With over 300 days of sunshine a year, New Mexico residents are used to waking up to the warmth of the rising sun. However, as the rest of the world also heats up, many environmental experts are worried about increasing temperatures impacting the nation’s water supply.
In Albuquerque, those concerns have yet to reach a boiling point. It’s a feat many water and development experts attribute to the area’s slow growth, coupled with a $450 million investment the city made in the 2000s to support future demand.
But with surrounding cities like Phoenix and Denver starting to feel the impact of increased growth on its water supply, the questions become: Does Albuquerque have a water advantage? Or is the Duke City one growth spurt away from joining in these Southwest struggles?
Investment in San Juan Chama project
New Mexico’s State Engineer, Mike Hamman, said that $450 million investment — the City of Albuquerque’s San Juan Chama project — has helped to preserve “groundwater for future development.” The project addresses Albuquerque’s depleting aquifers by transferring and treating surface water from the Colorado River Basin to the Rio Grande Basin.
Although construction on the San Juan Chama drinking water project did not begin until 2004, investigations into alternatives for importing Colorado River water into the Rio Grande for use by Albuquerque were underway as early as 1924, according to a 2019 report by the Albuquerque Bernalillo County Water Utility Authority (ABCWUA). Construction of the project finished in 2008.
The City of Albuquerque contracted with the federal government in the early 1960s for water from the planned project, which would divert water from tributaries of the Colorado River for use by communities in New Mexico, said David Morris, communications director at ABCWUA.
“The assumption was that some of it would seep through the riverbed and help recharge Albuquerque’s aquifer,” Morris said. “After a USGS (U.S. Geological Survey) report in the mid-1990s showed that the aquifer was under stress, city leaders, including ABCWUA COO John Stomp, began considering the possibility of directly diverting San Juan Water for drinking.”

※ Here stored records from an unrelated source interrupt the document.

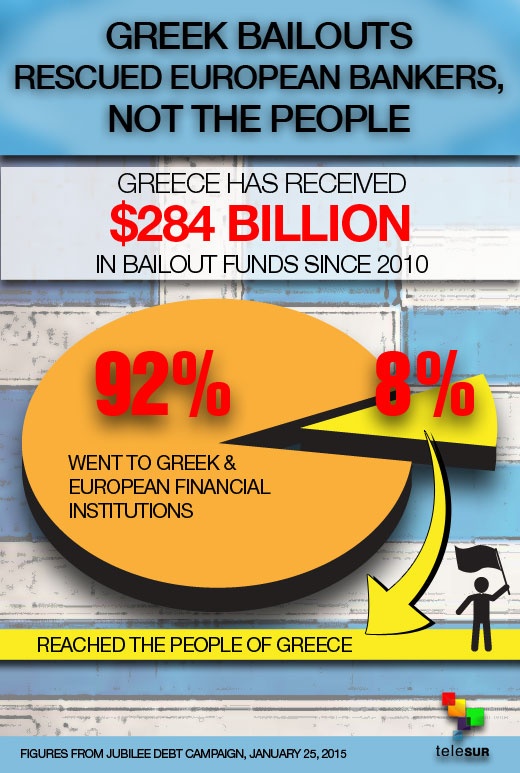 GREEK BAILOUTS RESCUED EUROPEAN BANKERS, NOT THE PEOPLE

GREECE HAS RECEIVED
$284 BILLION
IN BAILOUT FUNDS SINCE 2010

92%

WENT TO GREEK & EUROPEAN FINANCIAL INSTITUTIONS

8%

REACHED THE PEOPLE OF GREECE

FIGURES FROM JUBILEE DEBT CAMPAIGN, JANUARY 25, 2015

teleSUR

Thus, to better prepare for future population growth, city officials approved a permit for the San Juan Chama project in the early 2000s that allowed the U.S. Bureau of Reclamation to transport water from the Colorado River into the Rio Grande via a system of diversion dams and tunnels. The project diverts water from three upper tributaries of the San Juan River (Rio Blanco, Navajo River and Little Navajo River). Upon diversion, the San Juan Chama water is transported under the Continental Divide to Willow Creek where it is stored in the Heron Reservoir.
As of today, there is 93,395 acre-feet of water stored in the Heron Reservoir, which is considered “very low” and is 41% of normal levels, according to Snoflo research.

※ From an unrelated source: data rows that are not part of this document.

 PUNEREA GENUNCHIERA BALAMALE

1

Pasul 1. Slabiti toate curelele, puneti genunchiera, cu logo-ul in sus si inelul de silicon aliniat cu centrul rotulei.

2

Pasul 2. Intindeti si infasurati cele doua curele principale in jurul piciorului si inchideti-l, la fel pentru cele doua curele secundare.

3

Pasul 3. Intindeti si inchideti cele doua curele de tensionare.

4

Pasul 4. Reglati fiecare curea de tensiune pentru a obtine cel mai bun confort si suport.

After it’s released from upstream reservoirs, the water travels to the Rio Grande and is then diverted for treatment at a facility near the Alameda Boulevard bridge, Morris said. The water is then pumped through a $160 million treatment plant that purifies the water for distribution into the community, according to the ABCWUA website.
Despite its intentions, critics have worried the project could impede the state’s ability to satisfy its water delivery requirements to Texas under the 1938 Rio Grande Compact. A concern that is now waiting to be heard by the U.S. Supreme Court.
In the last 25 years, Albuquerque’s conservation efforts have reduced the city’s per capita water usage from 250 gallons per day to 125 gallons, Morris said. The San Juan Chama project, now the biggest source of drinking water, has also reduced groundwater pumping by more than two-thirds, he added.
“The more San Juan Chama water we can use, the more water stays in the aquifer,” he said. “This provides a rebound of the aquifer over time.”
And while these conservation efforts might have bought Albuquerque time, New Mexico as a whole is one of the driest states in the U.S., which means the topic of water will continue to intensify. In the coming weeks, months, and honestly, years, Albuquerque Business First plans to dive into the water conversation as its impact on business is set to rise.